Сузуми-сан потянулась, и, одним легким движением, оказавшись у него на коленях, выгнувшись так, что черные волосы разметались по шелковой подстилке, двигаясь с ним в лад — проговорила: «Как я вас люблю!»
— Белла, стой, не вертись, — Марта вздохнула, и, заплетя темные косы сестры, сказала: «Ну, теперь ты совсем красавица».
Девочка распахнула зеленые глаза и спросила: «А какой он, этот принц?».
— Он не принц, — Дэниел раздвинул перегородку, и, оглядев девочек, пробормотал: «Ну, вроде все в порядке». Он поправил шпагу и велел: «Вы там смотрите, осторожнее, и помните — никто не смотрит прямо на даймё, и никто с ним первым не разговаривает. Белла, вынь палец изо рта!».

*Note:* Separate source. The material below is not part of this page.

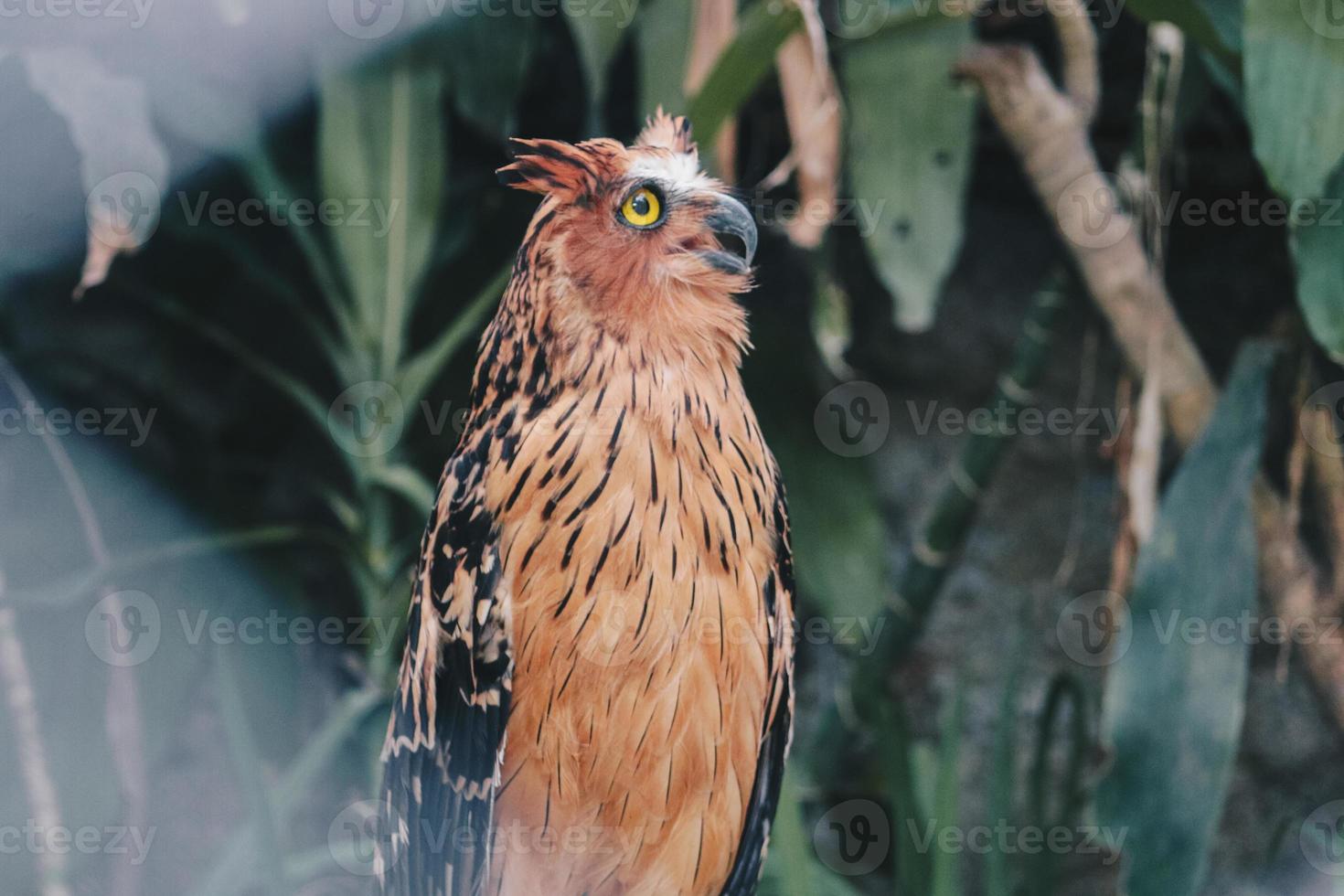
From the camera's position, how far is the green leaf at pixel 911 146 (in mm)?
A: 1977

Девочка покраснела и ответила: «Я тебя заслушалась. А почему нельзя с ним первым разговаривать?».
— Потому что он, как ты говоришь, принц, — рассмеялся брат. «Так, пошли, родители скоро будут готовы».
Во дворе Марта оглядела лошадей, — белую и серую, в яблоках, которых держали слуги, и грустно заметила: «Я бы тоже поехала на лошади, но ведь тут нет женских седел, а мы с собой не привезли. Из возка и не видно ничего, а тут красиво».

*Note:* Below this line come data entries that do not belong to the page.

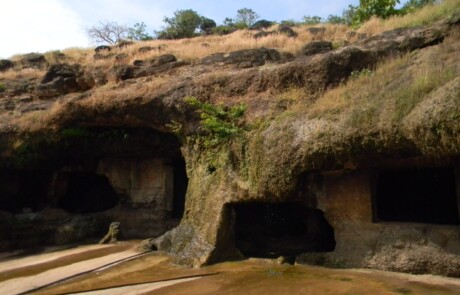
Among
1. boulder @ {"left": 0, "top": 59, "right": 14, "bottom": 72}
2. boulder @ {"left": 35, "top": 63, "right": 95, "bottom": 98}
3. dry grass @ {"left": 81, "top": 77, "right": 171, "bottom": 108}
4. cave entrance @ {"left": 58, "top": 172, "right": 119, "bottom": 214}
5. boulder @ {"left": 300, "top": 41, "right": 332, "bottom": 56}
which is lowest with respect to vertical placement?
cave entrance @ {"left": 58, "top": 172, "right": 119, "bottom": 214}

— Это правда, — согласился Дэниел, глядя на горы, что закрывали горизонт. «Моряки на корабле рассказывали, тут неподалеку есть знаменитые острова — со всей Японии приезжают на них посмотреть».
— Мне тут нравится, — заявила Белла, разглаживая изумрудного шелка платье. «Тут все такое маленькое, как в том кукольном домике, что мне папа подарил, жалко, что мы его в Картахене оставили».

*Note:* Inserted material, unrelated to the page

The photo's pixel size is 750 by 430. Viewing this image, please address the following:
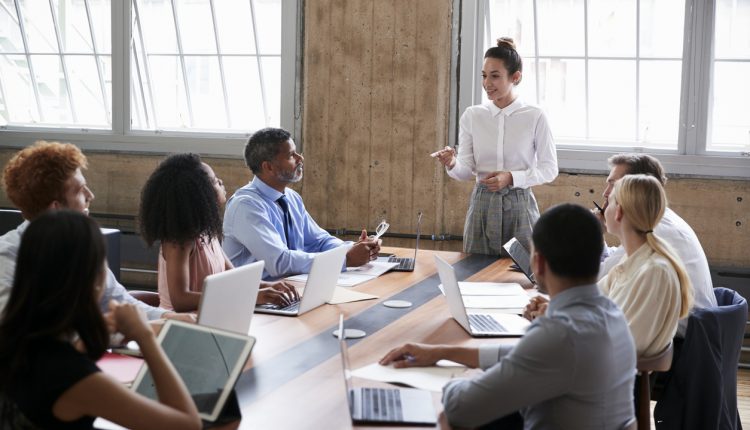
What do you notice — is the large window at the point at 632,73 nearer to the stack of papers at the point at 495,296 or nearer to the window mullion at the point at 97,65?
the stack of papers at the point at 495,296

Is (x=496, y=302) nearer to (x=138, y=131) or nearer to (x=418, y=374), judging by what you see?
(x=418, y=374)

— Ну, — Дэниел поднял бровь, — не тащить же его было через океан, милая моя.
— Попугая потащили ведь, — Белла, было, хотела, высунуть язык, но передумала. «Тут еще есть горячие источники, в горах, папа говорил, — заявила девочка. «И сад у нас красивый, не такой большой, как дома, но в пруду золотые рыбки!»
— Пойдем, — Марта подала руку сестре, — хочешь услышать, о чем они разговаривают? И ты иди с нами, Дэниел, — улыбаясь, велела она брату, — мама же говорила тебе — присматривать за нами.
Дэниел взял Беллу за ладошку, и они втроем пошли к пруду, через который был переброшен крохотный, изящный мост. Белла закинула голову, и, посмотрев на высокое, синее небо, вдруг сказала: «Интересно, как тут зимой? Наверное, снег есть, помните, мама нам рассказывала про снег? Вот бы посмотреть на него, хоть одним глазком!»